Рядом с ним майор Тайтем недоуменно прошептал:

— Простите, сэр?

Полковник Росс покачал головой и позволил своим мыслям вернуться к старику Шлихтеру в тот момент, когда он выставлял себя ослом в глазах холодноглазого более молодого мира, который, как мог бы выразиться сам судья Шлихтер, не знал Иосифа.

Разумеется, судья Шлихтер оказался далеким от совершенства и в других отношениях. Но эти его слабости раскрывались не так быстро, и, чтобы обнаружить их, потребовалось несколько лет лояльности и умения молчать. Открытия юного Росса не повлияли ни на его лояльность, ни на умение молчать, но они его смущали. Нравственные качества судьи Шлихтера, как и его умственные способности, за которые ему, пусть и с трудом, извиняли его утомительную напыщенность, ценились очень высоко и пользовались всеобщим уважением. Причем во многом вполне заслуженно. Профессиональная честность судьи Шлихтера была абсолютной. Он был неподкупен.
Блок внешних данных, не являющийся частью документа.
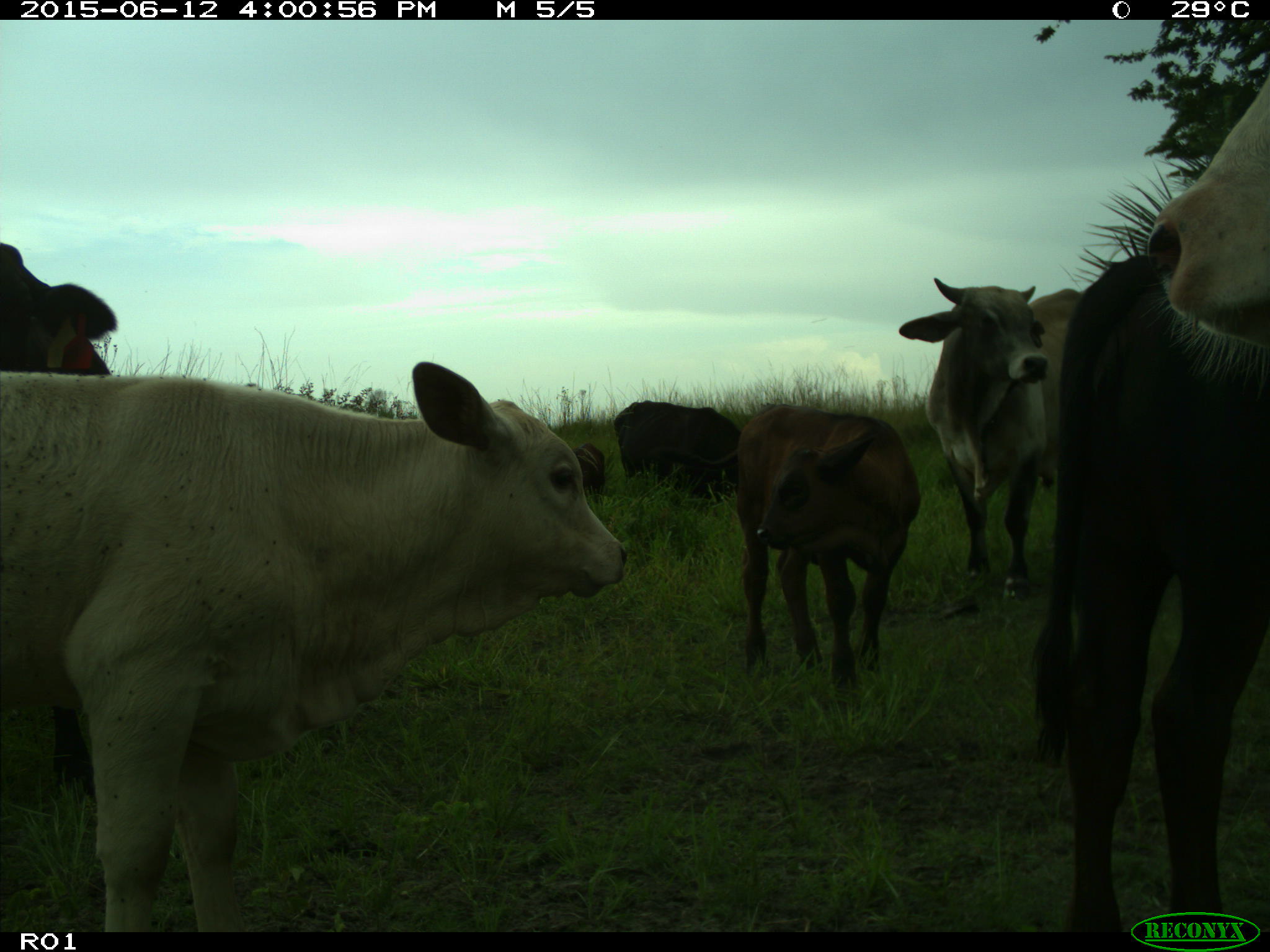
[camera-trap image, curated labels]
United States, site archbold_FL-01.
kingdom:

В любых денежных делах он был сама щепетильность. Частная жизнь судьи не таила грязных и не столь уж редких секретов, которые в лучшем случае связаны с женщинами, но порой под влиянием старческих извращенных потребностей и с маленькими девочками или мальчиками.

Секретарь судьи, наивно полагая, что таким обязан быть всякий человек, занимающий высокое положение, принимал эти добродетели и порядочность как нечто само собой разумеющееся. Он веровал, что судья должен заслуживать уважение, с каким на него смотрели люди, не частично, а во всем. Юному Россу не нравилось растущее в нем убеждение, что он мог бы порассказать (хотя, конечно, никогда этого не сделает!), если бы захотел (но он не хотел!) о судье Шлихтере «много чего».

В этом с ним вполне согласилась бы чопорная, лелеющая свою благочинность община. Старик Шлихтер усердно посещал церковь, был одним из столпов своего прихода и даже публично продемонстрировал несгибаемую принципиальность, благочестие и праведный образ мыслей, наотрез отказавшись выслушать показания свидетеля, который, когда ему предложили поклясться на Библии, с презрением объявил, что это полная чушь и он не верит ни в Бога, ни в загробную жизнь.